As Char Jackson also suggested the same line of troubleshooting, then why
isn't Evan attacking him?
I do know what an ethernet connector is asswipe.
If you didn't insist on making a fool of yourself with your usually
wildly inaccurate (or just plain wrong) assertions in the trollfest that
is 24hs.hd then you wouldn't have these problems.
 
E

Ed Cryer

Char said:
If only it had a model number or some kind of user manual... ;-)
I'd have given you this earlier, including my ISP, but I get so tired of
people just using it as an opportunity to blast off with a rant against
A, B or C, and offering no beneficial advice.
However, that's been done already; so I can tell you it's UK Orange ISP,
Siemens Gigaset SE 572 router.
http://help.orange.co.uk/orangeuk/support/personal/242643

Everything seems ok today.

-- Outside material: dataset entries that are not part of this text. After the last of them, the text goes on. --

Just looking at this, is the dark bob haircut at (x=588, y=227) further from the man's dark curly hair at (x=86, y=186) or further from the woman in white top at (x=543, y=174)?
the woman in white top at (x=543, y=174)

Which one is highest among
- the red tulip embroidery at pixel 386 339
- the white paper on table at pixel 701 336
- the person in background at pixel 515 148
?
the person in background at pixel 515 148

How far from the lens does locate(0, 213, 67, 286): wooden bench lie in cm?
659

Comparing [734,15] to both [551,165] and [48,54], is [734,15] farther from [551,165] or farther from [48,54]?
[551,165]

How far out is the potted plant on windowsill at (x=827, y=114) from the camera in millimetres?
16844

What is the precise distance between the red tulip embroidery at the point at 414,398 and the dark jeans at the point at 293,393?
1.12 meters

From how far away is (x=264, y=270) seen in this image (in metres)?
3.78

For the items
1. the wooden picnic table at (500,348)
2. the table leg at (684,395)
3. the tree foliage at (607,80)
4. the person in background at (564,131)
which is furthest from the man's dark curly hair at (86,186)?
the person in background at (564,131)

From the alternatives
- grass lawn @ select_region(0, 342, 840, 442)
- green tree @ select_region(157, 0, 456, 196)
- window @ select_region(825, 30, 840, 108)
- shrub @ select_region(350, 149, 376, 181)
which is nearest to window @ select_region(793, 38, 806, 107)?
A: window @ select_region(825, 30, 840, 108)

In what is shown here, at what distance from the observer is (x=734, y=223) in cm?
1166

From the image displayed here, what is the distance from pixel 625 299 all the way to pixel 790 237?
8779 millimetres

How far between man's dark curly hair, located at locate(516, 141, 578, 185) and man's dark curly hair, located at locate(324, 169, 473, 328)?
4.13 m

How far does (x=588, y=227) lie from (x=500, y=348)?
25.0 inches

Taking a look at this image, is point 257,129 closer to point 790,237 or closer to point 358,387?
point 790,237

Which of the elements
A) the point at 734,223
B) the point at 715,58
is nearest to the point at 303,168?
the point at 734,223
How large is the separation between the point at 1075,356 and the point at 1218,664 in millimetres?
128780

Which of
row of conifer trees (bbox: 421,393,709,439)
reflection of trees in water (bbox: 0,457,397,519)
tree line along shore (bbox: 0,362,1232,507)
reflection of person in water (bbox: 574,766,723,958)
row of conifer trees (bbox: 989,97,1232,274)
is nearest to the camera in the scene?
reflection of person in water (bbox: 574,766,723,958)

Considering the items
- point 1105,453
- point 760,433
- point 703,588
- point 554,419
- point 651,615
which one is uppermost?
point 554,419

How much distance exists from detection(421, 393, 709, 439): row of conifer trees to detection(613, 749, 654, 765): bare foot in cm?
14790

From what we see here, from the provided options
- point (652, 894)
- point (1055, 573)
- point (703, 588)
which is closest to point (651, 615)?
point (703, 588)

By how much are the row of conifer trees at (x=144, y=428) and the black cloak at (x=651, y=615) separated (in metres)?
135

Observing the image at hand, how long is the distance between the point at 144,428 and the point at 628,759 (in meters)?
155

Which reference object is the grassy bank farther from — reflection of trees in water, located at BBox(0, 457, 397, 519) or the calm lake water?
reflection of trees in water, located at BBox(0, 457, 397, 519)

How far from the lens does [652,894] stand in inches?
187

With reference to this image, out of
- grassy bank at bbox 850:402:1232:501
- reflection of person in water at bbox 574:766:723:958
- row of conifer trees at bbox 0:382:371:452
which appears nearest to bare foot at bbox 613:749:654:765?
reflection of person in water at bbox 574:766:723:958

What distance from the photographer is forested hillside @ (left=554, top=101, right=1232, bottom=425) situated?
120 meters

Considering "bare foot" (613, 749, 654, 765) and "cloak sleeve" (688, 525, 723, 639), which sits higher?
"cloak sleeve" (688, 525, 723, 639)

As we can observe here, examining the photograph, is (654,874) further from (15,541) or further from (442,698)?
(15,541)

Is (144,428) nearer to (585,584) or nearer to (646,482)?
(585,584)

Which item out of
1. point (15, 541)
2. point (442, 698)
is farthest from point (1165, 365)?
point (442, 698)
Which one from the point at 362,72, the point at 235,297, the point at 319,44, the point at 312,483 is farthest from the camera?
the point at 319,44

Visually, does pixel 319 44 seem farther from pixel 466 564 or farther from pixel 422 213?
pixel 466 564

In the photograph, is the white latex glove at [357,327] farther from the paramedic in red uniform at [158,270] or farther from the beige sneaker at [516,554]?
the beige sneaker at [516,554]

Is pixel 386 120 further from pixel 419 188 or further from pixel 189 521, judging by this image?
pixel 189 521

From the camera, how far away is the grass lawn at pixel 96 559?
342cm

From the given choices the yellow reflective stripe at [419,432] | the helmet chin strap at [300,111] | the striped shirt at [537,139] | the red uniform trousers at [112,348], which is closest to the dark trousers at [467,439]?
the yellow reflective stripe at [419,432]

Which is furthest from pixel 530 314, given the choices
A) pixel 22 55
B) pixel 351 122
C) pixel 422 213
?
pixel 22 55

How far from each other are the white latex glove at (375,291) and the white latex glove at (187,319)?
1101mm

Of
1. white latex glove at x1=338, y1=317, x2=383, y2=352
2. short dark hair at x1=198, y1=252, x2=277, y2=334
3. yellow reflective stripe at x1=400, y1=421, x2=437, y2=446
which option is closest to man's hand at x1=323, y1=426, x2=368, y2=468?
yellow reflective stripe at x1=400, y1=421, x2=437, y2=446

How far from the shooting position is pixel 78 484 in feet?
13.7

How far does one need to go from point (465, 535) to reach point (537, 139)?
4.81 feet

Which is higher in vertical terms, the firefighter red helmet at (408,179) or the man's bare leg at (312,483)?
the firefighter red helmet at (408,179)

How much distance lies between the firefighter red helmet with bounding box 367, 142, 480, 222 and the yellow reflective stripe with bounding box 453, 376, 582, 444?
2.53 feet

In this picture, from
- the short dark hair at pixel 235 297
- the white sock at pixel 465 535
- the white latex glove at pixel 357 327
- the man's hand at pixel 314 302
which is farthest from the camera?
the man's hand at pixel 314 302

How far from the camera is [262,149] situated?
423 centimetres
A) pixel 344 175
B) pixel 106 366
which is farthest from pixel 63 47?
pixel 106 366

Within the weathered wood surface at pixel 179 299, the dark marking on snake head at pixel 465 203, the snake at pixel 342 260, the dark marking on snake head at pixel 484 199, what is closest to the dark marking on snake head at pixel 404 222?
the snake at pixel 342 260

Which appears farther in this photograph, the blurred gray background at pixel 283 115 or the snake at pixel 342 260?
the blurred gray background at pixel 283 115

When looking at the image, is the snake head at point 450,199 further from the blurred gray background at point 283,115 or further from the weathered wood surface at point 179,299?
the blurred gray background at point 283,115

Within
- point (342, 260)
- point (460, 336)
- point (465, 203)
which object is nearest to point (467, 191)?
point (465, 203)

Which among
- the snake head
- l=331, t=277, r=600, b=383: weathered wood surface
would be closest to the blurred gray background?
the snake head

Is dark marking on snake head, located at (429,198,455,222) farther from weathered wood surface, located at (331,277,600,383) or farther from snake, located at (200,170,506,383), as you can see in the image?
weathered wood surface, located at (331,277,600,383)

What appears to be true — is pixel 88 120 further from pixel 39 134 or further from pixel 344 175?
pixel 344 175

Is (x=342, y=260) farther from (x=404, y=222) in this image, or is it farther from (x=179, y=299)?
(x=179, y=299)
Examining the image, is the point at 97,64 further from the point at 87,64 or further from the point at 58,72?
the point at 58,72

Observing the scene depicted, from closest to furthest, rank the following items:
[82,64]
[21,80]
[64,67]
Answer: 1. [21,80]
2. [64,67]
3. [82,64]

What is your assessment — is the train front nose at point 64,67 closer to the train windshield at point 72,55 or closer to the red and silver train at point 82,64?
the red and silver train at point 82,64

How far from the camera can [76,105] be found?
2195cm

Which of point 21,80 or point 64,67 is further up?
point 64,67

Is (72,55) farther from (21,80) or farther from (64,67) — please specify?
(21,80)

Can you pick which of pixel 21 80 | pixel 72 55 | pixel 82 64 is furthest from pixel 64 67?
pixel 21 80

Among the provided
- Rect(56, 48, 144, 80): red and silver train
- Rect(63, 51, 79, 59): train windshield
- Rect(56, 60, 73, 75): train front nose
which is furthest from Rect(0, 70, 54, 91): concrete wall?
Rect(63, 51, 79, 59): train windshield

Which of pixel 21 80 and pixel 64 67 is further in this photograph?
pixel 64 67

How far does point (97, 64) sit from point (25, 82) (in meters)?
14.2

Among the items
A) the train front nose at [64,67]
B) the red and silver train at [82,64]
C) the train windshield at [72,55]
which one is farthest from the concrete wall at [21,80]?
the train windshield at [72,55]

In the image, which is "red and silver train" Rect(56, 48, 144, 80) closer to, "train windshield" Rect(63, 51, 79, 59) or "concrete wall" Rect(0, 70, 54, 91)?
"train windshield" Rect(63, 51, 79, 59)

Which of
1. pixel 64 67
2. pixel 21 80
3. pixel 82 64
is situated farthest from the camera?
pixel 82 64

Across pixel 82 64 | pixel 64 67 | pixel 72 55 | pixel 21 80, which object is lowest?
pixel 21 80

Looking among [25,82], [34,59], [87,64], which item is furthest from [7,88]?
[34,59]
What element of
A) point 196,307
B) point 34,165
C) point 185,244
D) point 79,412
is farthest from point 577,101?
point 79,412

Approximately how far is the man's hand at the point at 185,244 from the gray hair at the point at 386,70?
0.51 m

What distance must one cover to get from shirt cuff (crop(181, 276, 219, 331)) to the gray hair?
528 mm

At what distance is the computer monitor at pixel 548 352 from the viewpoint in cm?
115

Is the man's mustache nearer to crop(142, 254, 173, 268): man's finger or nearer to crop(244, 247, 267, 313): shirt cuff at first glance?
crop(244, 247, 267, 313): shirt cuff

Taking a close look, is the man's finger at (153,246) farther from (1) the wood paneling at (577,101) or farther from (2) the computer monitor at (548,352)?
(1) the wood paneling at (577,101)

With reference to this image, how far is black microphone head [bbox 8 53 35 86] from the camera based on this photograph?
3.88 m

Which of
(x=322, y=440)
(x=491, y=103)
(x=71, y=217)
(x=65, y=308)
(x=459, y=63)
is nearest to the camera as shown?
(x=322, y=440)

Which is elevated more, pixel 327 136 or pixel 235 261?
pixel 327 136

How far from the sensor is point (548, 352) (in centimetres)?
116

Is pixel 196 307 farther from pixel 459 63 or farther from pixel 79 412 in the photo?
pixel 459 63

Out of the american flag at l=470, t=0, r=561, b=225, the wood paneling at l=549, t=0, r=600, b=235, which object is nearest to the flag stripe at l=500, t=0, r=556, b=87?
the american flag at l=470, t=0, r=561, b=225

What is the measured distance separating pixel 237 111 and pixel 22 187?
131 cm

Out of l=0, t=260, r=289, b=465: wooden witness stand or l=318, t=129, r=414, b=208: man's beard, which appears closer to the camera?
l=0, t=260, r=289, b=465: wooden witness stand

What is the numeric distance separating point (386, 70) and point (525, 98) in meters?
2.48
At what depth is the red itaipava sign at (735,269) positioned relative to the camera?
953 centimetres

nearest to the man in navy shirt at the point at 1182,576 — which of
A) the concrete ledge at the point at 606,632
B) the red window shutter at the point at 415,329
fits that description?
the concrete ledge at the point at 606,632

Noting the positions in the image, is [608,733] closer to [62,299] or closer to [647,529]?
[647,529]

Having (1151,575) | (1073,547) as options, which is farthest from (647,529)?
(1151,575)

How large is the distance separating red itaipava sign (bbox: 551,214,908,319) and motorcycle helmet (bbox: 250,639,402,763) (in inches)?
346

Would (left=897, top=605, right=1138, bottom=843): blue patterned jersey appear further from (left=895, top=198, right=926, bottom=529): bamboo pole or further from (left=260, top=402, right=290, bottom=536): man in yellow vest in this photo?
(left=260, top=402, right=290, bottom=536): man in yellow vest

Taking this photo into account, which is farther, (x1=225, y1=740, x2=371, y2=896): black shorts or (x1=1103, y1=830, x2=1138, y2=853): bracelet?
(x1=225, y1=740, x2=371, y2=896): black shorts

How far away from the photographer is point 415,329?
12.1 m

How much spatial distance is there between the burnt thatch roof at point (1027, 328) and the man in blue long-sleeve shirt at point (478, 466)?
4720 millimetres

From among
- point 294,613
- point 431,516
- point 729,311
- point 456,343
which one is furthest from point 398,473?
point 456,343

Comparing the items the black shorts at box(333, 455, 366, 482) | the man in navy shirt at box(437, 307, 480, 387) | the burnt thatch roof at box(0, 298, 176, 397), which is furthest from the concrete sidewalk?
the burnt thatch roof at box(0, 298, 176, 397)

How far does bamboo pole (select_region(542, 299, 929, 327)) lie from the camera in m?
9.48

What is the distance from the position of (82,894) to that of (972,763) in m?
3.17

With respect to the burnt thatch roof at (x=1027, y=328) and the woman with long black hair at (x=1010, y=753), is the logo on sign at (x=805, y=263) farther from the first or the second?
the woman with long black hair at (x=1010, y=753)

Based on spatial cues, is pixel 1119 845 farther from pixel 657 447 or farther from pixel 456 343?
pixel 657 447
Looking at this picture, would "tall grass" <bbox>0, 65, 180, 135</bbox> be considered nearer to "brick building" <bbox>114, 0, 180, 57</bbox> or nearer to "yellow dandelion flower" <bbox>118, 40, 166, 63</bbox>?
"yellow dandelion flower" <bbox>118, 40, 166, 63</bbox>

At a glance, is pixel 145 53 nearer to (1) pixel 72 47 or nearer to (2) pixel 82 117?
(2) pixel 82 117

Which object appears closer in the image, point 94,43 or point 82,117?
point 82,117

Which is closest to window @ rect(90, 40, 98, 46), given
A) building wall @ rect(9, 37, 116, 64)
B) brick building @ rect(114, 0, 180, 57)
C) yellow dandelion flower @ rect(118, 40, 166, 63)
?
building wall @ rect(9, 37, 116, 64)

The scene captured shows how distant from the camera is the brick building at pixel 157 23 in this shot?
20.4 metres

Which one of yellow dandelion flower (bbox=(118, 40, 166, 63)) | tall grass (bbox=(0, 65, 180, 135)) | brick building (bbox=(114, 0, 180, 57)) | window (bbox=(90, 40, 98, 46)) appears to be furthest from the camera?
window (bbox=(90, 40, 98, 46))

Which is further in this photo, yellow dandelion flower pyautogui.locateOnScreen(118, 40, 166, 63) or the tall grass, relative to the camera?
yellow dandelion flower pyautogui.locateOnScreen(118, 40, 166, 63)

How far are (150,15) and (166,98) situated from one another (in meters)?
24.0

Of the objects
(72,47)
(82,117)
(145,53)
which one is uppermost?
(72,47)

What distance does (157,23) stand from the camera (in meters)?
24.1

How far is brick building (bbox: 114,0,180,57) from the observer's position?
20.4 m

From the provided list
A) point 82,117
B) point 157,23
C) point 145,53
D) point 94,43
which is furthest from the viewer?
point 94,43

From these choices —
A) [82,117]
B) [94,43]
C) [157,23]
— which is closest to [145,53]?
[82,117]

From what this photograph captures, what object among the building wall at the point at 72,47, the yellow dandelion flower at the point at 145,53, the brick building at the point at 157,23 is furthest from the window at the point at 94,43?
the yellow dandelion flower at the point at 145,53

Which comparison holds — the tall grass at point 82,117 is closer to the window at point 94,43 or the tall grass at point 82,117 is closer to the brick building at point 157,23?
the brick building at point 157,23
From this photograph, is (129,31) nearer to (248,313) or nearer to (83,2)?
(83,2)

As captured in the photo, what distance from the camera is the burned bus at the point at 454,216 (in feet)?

I've done a line test with BT's facility;
http://www.speedtester.bt.com/

My guess is that the ISP has been imposing limits due to heavy usage.

Ed
 
E

Ed Cryer

Ed said:
I'd have given you this earlier, including my ISP, but I get so tired of
people just using it as an opportunity to blast off with a rant against
A, B or C, and offering no beneficial advice.
However, that's been done already; so I can tell you it's UK Orange ISP,
Siemens Gigaset SE 572 router.
http://help.orange.co.uk/orangeuk/support/personal/242643

Everything seems ok today. I've done a line test with BT's facility;
http://www.speedtester.bt.com/

My guess is that the ISP has been imposing limits due to heavy usage.

Ed
P.S. I still would like to be able to know more about checking the
router-modem itself. Some kind of diagnostic test for cache files etc.